In the source files you must replace each occurrence of filenames to be relocated by relocate(<filename>); in each source file where you do this, you must include the header file relocatable.h, preferably in the form

#ifdef ENABLE_RELOCATABLE
# include <relocatable.h>
#else
# define relocate(path) (path)
#endif

In the main source file, usually main.c, you must add the statement set_program_name(argv[0]); and include the header file progname.h. If in main.c, a variable program_name has already been declared, you must remove this declaration as well as the statement that assigns a value to program_name, usually argv[0].

Large-file support

Normally the functions of the MS-Windows C-runtime library (msvcrt.dll) can access files up to 231-1 bytes, i.e. 2 GB. In particular this holds for the group of stat and seek functions: stat, fstat, seek, fseek, lseek, tell, and ftell as well as the related types ino_t and off_t. Special msvcrt-functions and types, indicated by the addition of i64 to their name, can access files up to 263-1 bytes, i.e. 9 EB (exabyte) = 9,000,000 TB (terabyte) = 9,000,000,000 GB. Large-file support (LFS) has been implemented by redefining the stat and seek functions and types to their 64-bits equivalents.
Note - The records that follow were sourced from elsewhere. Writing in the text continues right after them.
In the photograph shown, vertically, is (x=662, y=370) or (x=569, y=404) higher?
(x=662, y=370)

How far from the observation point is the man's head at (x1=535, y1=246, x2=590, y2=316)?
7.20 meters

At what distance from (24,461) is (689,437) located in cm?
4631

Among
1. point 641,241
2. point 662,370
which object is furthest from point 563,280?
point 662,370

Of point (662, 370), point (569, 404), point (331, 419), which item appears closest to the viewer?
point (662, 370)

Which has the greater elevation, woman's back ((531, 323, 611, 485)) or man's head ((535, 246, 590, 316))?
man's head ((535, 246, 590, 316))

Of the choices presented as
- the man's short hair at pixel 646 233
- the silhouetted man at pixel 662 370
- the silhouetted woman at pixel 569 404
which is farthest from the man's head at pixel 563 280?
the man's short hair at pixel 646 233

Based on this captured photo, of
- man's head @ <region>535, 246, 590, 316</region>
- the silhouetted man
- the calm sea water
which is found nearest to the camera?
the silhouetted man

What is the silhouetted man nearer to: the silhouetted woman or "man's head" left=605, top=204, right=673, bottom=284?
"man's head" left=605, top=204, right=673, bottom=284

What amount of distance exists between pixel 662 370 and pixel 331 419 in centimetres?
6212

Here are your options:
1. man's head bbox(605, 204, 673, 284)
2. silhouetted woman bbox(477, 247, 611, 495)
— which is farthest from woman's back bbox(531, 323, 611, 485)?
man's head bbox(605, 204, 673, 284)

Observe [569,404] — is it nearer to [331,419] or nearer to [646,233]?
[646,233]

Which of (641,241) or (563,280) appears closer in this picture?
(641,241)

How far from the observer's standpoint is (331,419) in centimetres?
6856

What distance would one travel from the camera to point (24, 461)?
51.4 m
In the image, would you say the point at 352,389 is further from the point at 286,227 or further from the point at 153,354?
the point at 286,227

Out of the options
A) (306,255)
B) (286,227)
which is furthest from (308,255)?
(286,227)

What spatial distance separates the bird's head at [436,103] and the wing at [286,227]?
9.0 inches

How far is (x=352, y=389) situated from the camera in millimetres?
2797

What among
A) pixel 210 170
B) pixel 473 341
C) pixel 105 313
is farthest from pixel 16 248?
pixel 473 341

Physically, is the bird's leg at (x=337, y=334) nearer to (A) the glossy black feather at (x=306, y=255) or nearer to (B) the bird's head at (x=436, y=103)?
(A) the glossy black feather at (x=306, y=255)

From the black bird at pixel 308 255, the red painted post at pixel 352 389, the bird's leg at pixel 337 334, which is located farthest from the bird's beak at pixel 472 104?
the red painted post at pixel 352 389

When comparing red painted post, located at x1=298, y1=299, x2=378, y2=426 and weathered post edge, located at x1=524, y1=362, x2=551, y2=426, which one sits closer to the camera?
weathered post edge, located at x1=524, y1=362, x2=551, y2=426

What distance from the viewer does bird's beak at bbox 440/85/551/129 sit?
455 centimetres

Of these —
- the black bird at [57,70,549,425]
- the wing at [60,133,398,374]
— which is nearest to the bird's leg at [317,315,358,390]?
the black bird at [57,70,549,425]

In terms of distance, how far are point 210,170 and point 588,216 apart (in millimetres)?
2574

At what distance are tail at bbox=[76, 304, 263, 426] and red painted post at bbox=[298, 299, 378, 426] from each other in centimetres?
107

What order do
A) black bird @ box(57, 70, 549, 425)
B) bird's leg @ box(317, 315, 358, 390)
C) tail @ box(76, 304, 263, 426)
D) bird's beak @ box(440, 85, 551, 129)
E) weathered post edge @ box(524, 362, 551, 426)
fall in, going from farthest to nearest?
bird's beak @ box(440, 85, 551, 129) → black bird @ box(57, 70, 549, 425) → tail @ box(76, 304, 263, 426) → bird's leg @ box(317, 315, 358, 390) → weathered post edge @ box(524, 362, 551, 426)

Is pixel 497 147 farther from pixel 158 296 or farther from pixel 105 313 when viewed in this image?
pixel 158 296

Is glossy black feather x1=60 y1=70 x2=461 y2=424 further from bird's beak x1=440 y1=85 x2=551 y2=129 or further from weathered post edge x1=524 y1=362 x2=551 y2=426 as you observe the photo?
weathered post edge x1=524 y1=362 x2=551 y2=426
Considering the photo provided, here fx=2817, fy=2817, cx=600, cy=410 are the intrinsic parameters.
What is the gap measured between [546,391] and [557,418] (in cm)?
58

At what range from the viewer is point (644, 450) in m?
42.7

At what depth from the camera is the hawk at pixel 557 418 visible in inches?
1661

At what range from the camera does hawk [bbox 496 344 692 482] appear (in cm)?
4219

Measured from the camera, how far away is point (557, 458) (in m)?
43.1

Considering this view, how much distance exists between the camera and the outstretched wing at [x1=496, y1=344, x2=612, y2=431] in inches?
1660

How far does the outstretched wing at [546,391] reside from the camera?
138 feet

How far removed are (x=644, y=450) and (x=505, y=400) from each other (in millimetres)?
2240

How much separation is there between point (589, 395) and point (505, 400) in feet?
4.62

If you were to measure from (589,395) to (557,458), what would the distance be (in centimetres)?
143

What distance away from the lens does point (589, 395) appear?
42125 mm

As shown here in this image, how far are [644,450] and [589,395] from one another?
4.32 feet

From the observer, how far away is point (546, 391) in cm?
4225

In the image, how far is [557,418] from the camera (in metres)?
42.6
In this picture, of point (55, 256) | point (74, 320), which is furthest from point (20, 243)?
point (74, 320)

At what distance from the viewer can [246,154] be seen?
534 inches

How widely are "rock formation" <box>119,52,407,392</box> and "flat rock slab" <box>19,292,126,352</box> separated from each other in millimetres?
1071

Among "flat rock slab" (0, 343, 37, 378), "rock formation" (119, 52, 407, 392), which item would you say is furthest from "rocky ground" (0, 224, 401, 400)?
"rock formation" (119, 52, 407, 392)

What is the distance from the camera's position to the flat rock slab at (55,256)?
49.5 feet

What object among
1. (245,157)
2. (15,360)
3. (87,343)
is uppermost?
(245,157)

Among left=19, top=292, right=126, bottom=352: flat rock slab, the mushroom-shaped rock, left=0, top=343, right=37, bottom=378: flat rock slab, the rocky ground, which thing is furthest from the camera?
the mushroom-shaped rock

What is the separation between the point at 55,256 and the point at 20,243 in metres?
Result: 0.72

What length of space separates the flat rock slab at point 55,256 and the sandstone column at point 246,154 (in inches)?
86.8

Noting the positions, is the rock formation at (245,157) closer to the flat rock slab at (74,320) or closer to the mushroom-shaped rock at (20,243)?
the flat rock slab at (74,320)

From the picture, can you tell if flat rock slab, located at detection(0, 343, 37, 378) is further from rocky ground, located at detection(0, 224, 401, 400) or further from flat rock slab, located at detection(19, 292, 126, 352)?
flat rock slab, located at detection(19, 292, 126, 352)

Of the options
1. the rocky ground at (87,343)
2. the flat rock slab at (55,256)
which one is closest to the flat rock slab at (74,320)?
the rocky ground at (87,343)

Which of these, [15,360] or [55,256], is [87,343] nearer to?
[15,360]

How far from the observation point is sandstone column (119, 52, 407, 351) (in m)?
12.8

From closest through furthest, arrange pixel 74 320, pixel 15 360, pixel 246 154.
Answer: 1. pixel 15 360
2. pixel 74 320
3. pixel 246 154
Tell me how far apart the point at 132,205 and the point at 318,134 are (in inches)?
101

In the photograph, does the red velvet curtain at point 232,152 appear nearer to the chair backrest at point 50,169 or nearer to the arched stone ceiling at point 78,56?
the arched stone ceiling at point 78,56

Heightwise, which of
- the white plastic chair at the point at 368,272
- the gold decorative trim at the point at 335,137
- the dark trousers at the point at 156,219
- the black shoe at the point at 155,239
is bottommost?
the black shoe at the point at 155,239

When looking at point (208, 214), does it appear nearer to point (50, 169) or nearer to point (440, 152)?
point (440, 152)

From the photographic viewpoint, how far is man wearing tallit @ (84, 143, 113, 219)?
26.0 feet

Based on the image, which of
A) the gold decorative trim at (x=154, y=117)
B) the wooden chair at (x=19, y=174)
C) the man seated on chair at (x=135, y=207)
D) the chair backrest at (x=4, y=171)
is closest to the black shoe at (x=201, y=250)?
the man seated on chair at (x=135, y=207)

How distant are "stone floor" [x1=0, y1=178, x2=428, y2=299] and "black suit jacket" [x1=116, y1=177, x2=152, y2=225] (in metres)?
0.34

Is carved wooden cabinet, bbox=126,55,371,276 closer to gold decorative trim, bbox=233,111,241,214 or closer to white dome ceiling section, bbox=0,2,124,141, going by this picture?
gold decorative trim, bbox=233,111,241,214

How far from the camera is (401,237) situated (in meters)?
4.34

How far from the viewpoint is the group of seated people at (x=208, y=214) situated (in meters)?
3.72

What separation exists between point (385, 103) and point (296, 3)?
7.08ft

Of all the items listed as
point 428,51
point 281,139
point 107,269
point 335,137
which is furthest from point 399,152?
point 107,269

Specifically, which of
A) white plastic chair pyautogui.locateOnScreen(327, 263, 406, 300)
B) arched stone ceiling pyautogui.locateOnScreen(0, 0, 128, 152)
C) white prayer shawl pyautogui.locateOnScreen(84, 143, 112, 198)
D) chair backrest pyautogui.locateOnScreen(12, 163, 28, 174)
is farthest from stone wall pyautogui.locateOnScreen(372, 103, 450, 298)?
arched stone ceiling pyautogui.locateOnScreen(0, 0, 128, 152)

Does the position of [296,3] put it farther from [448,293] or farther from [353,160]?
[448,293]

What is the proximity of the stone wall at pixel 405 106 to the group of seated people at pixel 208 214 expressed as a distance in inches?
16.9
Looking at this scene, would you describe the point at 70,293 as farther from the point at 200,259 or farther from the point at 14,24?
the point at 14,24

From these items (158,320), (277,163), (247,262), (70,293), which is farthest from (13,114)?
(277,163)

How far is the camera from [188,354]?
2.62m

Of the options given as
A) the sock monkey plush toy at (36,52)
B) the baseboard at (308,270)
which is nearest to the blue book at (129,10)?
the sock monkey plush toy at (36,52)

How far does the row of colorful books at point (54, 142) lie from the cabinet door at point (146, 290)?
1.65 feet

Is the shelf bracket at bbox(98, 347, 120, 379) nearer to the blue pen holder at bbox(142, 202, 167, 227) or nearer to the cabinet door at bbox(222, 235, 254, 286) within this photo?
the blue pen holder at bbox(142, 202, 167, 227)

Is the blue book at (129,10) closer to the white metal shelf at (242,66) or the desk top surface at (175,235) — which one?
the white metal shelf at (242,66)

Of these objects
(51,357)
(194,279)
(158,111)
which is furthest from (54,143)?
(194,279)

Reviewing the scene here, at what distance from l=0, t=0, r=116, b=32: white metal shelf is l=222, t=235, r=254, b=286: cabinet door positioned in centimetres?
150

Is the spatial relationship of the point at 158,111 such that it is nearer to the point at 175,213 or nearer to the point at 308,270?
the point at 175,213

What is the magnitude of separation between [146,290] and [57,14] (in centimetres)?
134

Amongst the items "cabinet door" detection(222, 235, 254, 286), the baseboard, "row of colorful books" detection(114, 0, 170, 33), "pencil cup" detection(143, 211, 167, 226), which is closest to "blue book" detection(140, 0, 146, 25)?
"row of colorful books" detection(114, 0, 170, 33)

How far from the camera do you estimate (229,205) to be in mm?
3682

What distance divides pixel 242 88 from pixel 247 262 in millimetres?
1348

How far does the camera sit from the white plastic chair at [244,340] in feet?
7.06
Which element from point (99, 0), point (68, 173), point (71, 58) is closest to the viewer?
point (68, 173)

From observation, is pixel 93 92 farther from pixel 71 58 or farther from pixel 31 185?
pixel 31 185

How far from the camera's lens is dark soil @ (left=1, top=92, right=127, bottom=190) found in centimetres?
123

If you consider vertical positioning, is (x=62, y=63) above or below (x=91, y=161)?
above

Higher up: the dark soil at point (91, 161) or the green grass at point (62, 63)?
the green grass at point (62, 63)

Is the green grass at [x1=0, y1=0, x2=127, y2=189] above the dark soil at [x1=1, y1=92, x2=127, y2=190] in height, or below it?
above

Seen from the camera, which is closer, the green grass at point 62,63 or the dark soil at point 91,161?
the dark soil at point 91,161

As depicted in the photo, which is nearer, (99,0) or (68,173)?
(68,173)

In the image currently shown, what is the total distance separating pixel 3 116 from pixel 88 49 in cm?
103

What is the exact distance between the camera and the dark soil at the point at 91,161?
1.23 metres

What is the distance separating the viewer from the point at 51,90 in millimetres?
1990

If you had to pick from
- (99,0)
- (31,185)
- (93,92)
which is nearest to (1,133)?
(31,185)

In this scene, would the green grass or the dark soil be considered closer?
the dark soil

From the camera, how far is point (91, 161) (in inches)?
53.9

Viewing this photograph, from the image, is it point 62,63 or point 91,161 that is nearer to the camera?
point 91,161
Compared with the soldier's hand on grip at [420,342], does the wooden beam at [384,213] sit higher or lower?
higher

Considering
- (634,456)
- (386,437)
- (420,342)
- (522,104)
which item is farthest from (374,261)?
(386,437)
For fseek and ftell, separate LFS versions, fseeko and ftello, based on fsetpos and fgetpos, are provided in LibGw32C.
More information about LFS on Unix can be found at Freshmeat, in the Single Unix Specification, and the documents of the Large File Summit.

Subprocesses

fork is the function that implements subprocesses on Unix. It does not exist on MS-Windows, and has to be replaced by a series of different API calls, such as spawn or CreateProcess. Chapter 9 of the Unix Application Migration Guide, topics Interprocess Communication and Appendixes E and F, gives some examples.

Inode numbers

The MS-Windows equivalent of the Unix inode number is the FileIndex from the BY_HANDLE_FILE_INFORMATION structure, returned by the Win32 API function GetFileInformationByHandle. The FileIndex is a 64-bit number that on WnNT systems (NT, 2000, XP, 2003, Vista, 2008) indicates the position of the file in the Master File Table (MFT). On Windows XP and higher, one can also obtain this number by using the command fsutil usn readdata <path>. It is stable between successive starts of the system, provided the MFT does not overflow and therefore has to be rebuilt. It is not stable for files on network drives; successive calls to GetFileInformationByHandle return different values. For FAT file systems, the MSDN documentation for BY_HANDLE_FILE_INFORMATION says: "In the FAT file system, the file ID is generated from the first cluster of the containing directory and the byte offset within the directory of the entry for the file. Some defragmentation products change this byte offset. (Windows in-box defragmentation does not.) Thus, a FAT file ID can change over time. Renaming a file in the FAT file system can also change the file ID, but only if the new file name is longer than the old one." Because of this, on FAT systems the file index for directories is zero. Note that in the Windows FileId API Library, the file index is named FileId.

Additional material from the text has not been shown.